TRY IT — Output every record word for word.

DATA IN THIS EXERCISE —
================

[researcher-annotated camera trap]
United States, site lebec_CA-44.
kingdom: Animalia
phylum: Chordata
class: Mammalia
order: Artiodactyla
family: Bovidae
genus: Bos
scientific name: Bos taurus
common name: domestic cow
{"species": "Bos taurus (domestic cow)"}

================

RESULT OF THE TASK —
[researcher-annotated camera trap]
United States, site lebec_CA-44.
kingdom: Animalia
phylum: Chordata
class: Mammalia
order: Artiodactyla
family: Bovidae
genus: Bos
scientific name: Bos taurus
common name: domestic cow
{"species": "Bos taurus (domestic cow)"}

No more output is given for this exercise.